007 takes to the sky courtesy of local aircraft

OUTLOOK - When the production team behind the new 007 flick needed an airplane for the world's most famous spy to fly, they picked up the phone and called Jenson........Roland Jenson.

The Outlook native, who runs Cloud 9 Airspray Ltd., had advertised his 1973 Cessna 185 for sale in an aviation publication, and he tells The Outlook that it wasn't too long before he got a phone call from someone interested in the aircraft.

"I'd advertised it in a publication for sale," said Roland.  "They phoned me and talked about it, and inevitably they purchased it.  They didn't reveal who was calling immediately, and it wasn't until the sale was finalized, which only took a week or so.  Once it was finalized, they revealed what the airplane was going to be used for."

The plane, bought by the production team for just under $1 million, can now be seen in action being flown by James Bond himself in the newest film, 'No Time to Die'.

As crews were gearing up to shoot, the COVID pandemic managed to put a temporary pause on the movie, as Jenson says he was contacted about the plane almost three years ago when the film was getting ready to go into production.

"The only reason why it wasn't released was because of COVID," said Jenson, on the movie being delayed.  "I delivered the plane to the purchasers on March 25, 2019.  I'd taken it that winter down to Arizona to do some work on it in the wintertime, and from Arizona, I flew it to Lakeland, Florida for them, and that's where I dropped it off.  Then they did what they had to do to the airplane to get it ready for the movie."

Roland says he hadn't used the Cessna aircraft before it was purchased by the Bond filmmakers.

"I never used it at all," he said.  "We bought it and it needed some work done to it, and we spent a year and a half working on it.  I was going to put it on floats and use it privately, but that never happened."

Now, after having seen the new Bond movie and witnessing his former plane in action on the big screen, Jenson says he was surprised at how much of it he saw.

» **Data section**
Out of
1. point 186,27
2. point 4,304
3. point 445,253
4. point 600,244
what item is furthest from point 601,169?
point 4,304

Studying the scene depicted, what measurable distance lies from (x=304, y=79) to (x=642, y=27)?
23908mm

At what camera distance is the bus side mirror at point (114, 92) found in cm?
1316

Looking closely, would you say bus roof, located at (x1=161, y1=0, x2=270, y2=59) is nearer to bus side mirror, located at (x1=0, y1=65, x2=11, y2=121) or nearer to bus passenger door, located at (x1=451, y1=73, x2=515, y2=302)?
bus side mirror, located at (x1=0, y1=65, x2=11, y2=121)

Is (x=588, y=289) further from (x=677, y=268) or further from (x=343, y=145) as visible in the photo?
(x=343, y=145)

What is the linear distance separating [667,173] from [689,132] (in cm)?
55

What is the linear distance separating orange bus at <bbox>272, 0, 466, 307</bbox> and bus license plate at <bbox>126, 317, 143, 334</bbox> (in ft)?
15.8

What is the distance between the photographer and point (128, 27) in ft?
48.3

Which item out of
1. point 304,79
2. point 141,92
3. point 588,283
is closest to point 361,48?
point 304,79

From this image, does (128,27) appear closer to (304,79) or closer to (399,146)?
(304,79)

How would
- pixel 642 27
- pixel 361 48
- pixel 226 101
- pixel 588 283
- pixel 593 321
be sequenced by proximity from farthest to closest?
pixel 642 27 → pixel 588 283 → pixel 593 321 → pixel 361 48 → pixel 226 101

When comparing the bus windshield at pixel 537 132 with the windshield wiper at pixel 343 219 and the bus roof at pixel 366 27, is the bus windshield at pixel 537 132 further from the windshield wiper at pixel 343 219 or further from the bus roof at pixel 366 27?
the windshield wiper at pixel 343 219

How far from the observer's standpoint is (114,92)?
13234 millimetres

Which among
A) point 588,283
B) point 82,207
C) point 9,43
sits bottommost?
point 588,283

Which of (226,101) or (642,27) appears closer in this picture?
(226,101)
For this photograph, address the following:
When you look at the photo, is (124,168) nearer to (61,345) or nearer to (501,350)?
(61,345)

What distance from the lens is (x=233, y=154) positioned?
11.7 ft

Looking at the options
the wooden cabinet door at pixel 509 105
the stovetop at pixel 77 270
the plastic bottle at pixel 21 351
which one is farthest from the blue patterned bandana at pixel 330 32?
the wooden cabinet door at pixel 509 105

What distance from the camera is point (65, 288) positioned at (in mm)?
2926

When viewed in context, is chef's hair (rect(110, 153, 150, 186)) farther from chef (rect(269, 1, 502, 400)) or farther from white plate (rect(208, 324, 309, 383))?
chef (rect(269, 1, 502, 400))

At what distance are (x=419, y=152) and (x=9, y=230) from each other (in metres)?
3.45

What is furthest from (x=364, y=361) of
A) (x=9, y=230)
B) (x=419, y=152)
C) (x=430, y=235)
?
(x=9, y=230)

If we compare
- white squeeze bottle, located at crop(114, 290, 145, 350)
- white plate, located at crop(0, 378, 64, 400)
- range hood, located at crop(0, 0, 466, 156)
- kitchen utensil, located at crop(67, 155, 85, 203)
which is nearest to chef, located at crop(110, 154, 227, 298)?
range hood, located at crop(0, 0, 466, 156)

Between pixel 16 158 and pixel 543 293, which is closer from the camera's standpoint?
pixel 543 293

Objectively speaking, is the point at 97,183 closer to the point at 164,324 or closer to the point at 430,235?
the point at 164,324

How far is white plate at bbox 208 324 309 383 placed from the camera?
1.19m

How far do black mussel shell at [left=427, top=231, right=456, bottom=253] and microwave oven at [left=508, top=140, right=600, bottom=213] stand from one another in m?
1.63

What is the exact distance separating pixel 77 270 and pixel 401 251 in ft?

» **Using the information**
A - Decide whether each statement below agrees with the article on the 007 aircraft. Answer yes or no for each, and quote the words of the article that decide it.
(i) Jenson dropped the plane off with the buyers in Lakeland, Florida.
(ii) The buyers told Jenson what the plane would be used for before the sale was finalized.
(iii) Jenson had put the Cessna on floats and flown it privately before selling it.
B - Resume the article on Roland Jenson's Cessna in the Bond film, starting after its last sentence.

» **Responses for each task**
A -
(i) Yes: "from Arizona, I flew it to Lakeland, Florida for them, and that's where I dropped it off."
(ii) No: "Once it was finalized, they revealed what the airplane was going to be used for."
(iii) No: "I was going to put it on floats and use it privately, but that never happened."

B -
"Actually, I thought there was more airtime than I originally thought there was going to be!" he said.  "There were three really good clips of it and one that I thought was kind of fast.  Daniel Craig was the pilot and flew it, and whether he really did or not, I don't know.  He was in the pilot seat, anyhow.  I think he made a comment or something like, 'How do you start this thing?' or something like that."

The scenes in which the plane is featured take place in Jamaica, and Jenson says it felt like a quick turnaround after he first delivered it.  After everything was shot and the cameras had stopped rolling, he says the plane now sits somewhere in the Washington state area.

"The plane was used in Jamaica, that's where they shot all the footage," said Roland.  "It wasn't very long as I delivered it in March and they had the airplane back in Jamaica in June.  They'd changed the paint scheme on it again and put it up for sale.  Four airline pilots from Seattle purchased the airplane, and today, it sits in the Seattle area."

Jenson says that seeing the connection to this province and the Outlook area in a Hollywood blockbuster is a real treat, and he's getting comments on it seemingly everywhere he goes.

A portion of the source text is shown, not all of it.